Han sido las propias instituciones las que tampoco han querido dejar escapar esta oportunidad de mejorar la política económica de este sector por lo que han volcado sus esfuerzos en buscar planes de ayuda para que, sobretodo, los nuevos agricultores no tengan dificultades a la hora de plantearse este nuevo modo de vida para ellos o para sus familias.
Por su parte la Consellería de Medio Rural destinará más de 53 millones de euros a la mejora y modernización de los sistemas productivos con el objetivo de fijar población en condiciones dignas en el ámbito rural. Este apoyo a agricultores jóvenes se realizará mediante la subvención de parte de los gastos de instalación o mediante la concesión de préstamos para garantizar, en este sentido la renovación del capital humano al frente de las explotaciones.
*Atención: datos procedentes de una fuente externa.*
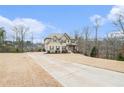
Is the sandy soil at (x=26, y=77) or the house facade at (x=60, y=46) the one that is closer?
the sandy soil at (x=26, y=77)

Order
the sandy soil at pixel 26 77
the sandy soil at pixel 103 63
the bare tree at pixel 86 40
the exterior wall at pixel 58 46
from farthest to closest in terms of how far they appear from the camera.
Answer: the exterior wall at pixel 58 46, the bare tree at pixel 86 40, the sandy soil at pixel 103 63, the sandy soil at pixel 26 77

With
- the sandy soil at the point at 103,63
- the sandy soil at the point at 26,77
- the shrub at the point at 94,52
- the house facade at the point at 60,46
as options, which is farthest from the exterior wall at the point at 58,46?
the sandy soil at the point at 26,77

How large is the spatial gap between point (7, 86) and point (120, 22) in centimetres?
2051

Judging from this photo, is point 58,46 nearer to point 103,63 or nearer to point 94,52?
point 94,52

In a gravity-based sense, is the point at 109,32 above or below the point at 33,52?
above

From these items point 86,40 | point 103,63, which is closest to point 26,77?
point 103,63

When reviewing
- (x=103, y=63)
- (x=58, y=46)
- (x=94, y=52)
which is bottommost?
(x=103, y=63)

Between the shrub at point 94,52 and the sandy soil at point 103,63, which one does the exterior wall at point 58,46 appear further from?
the sandy soil at point 103,63

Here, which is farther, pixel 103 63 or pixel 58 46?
pixel 58 46

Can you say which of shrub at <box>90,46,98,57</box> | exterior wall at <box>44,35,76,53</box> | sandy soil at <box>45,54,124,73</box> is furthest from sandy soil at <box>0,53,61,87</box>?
exterior wall at <box>44,35,76,53</box>
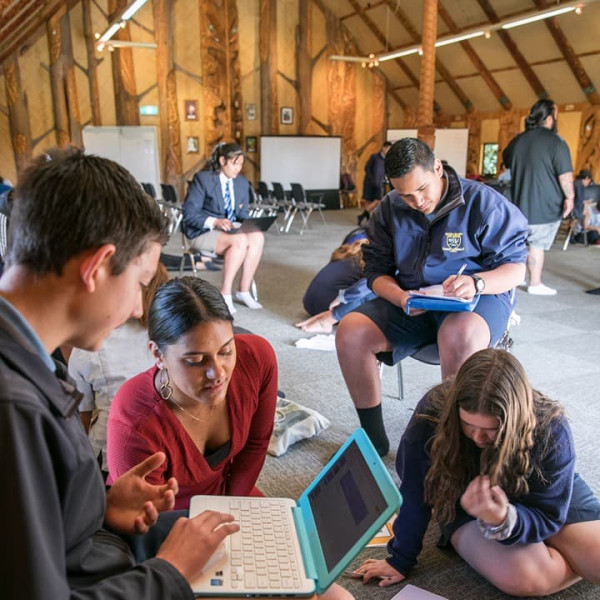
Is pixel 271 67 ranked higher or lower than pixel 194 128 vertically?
higher

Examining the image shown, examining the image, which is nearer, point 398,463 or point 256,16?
point 398,463

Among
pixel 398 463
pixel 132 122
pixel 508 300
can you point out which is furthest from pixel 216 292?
pixel 132 122

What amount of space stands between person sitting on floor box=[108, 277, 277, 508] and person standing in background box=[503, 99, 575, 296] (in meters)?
3.94

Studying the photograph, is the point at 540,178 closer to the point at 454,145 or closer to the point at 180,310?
the point at 180,310

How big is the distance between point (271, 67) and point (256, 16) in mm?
1010

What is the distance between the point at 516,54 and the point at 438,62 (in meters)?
1.97

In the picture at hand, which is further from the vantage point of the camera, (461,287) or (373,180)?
(373,180)

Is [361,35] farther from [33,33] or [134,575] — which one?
[134,575]

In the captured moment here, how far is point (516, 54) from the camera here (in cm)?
1012

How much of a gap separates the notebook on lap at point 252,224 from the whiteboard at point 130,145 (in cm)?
716

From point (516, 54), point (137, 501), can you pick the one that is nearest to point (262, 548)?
point (137, 501)

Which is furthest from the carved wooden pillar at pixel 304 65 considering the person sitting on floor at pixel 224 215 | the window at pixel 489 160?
the person sitting on floor at pixel 224 215

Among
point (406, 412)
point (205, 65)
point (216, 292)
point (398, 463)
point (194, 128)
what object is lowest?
point (406, 412)

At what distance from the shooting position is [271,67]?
1200cm
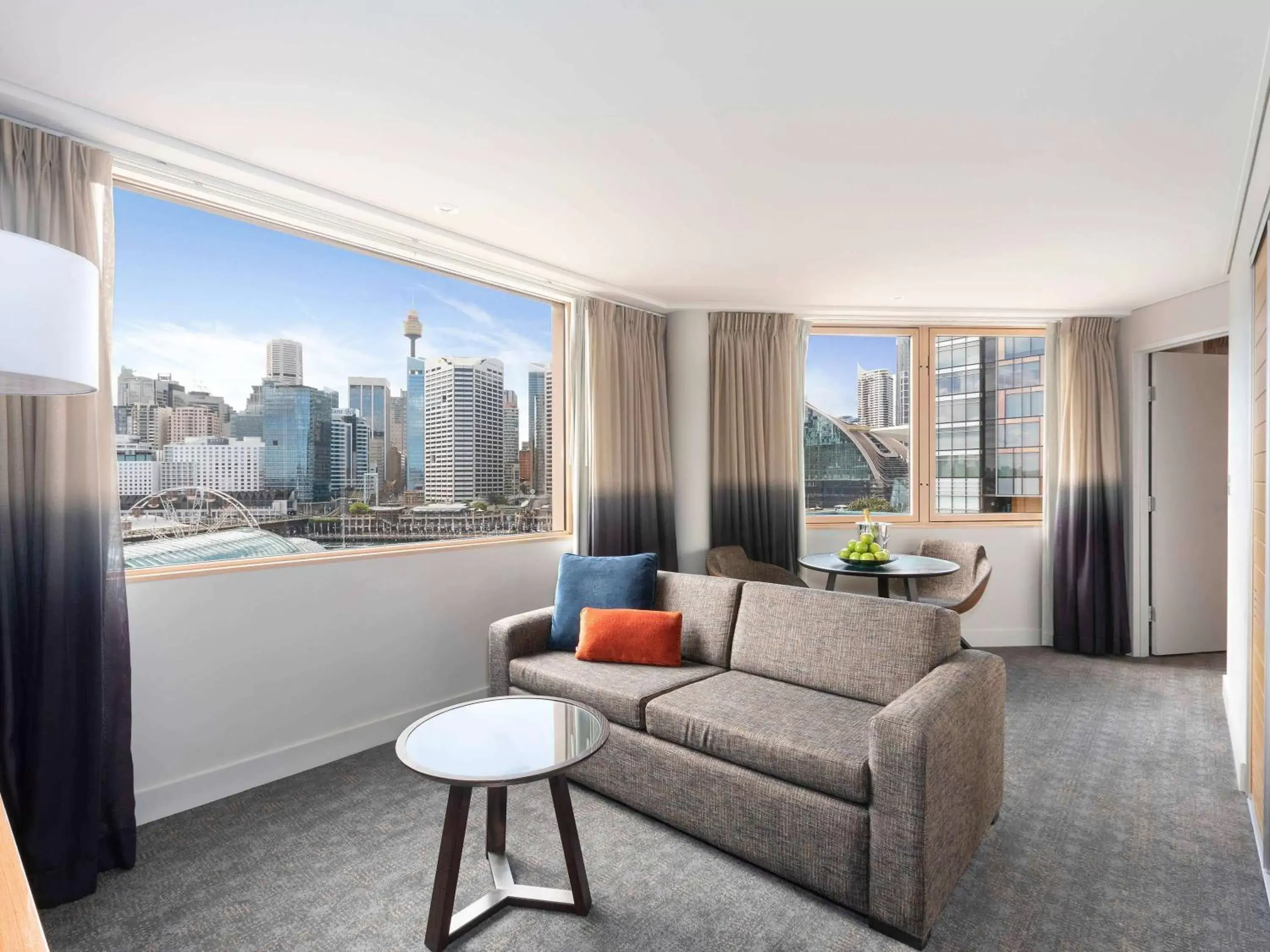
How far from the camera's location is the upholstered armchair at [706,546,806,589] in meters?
4.41

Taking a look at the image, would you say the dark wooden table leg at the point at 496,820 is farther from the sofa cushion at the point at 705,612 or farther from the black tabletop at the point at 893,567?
the black tabletop at the point at 893,567

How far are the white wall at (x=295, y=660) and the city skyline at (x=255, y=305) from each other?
845mm

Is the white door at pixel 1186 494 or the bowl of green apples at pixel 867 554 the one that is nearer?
the bowl of green apples at pixel 867 554

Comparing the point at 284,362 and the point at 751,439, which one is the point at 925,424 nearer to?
the point at 751,439

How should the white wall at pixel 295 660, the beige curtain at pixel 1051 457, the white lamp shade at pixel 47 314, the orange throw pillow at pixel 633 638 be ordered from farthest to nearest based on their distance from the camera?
the beige curtain at pixel 1051 457 → the orange throw pillow at pixel 633 638 → the white wall at pixel 295 660 → the white lamp shade at pixel 47 314

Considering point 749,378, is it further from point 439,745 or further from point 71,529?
point 71,529

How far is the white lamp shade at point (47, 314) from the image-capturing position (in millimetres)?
1180

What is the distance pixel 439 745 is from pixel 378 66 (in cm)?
194

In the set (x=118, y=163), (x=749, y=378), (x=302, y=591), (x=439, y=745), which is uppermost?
(x=118, y=163)

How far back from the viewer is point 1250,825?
2574 mm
Además se destinarán otros 3 millones de euros para fomentar el cese anticipado en la actividad agraria de cara a garantizar ese relevo generacional de los mayores de 60 años y mejorar la viabilidad económica de las explotaciones que queden libres, en las que se estima se incorporen otros 600 jóvenes y también se incremente la presencia de la mujer como cotitular de las grandes explotaciones.
En definitiva, el campo gallego se está transformando, hay objetivos que ya se han conseguido pero existen muchos otros por los que todavía hay que trabajar? lo que es cierto es que las condiciones de trabajo han cambiado y la productividad está mejorando Por eso, la industria y los agricultores empiezan a ver el horizonte con cierto optimismo.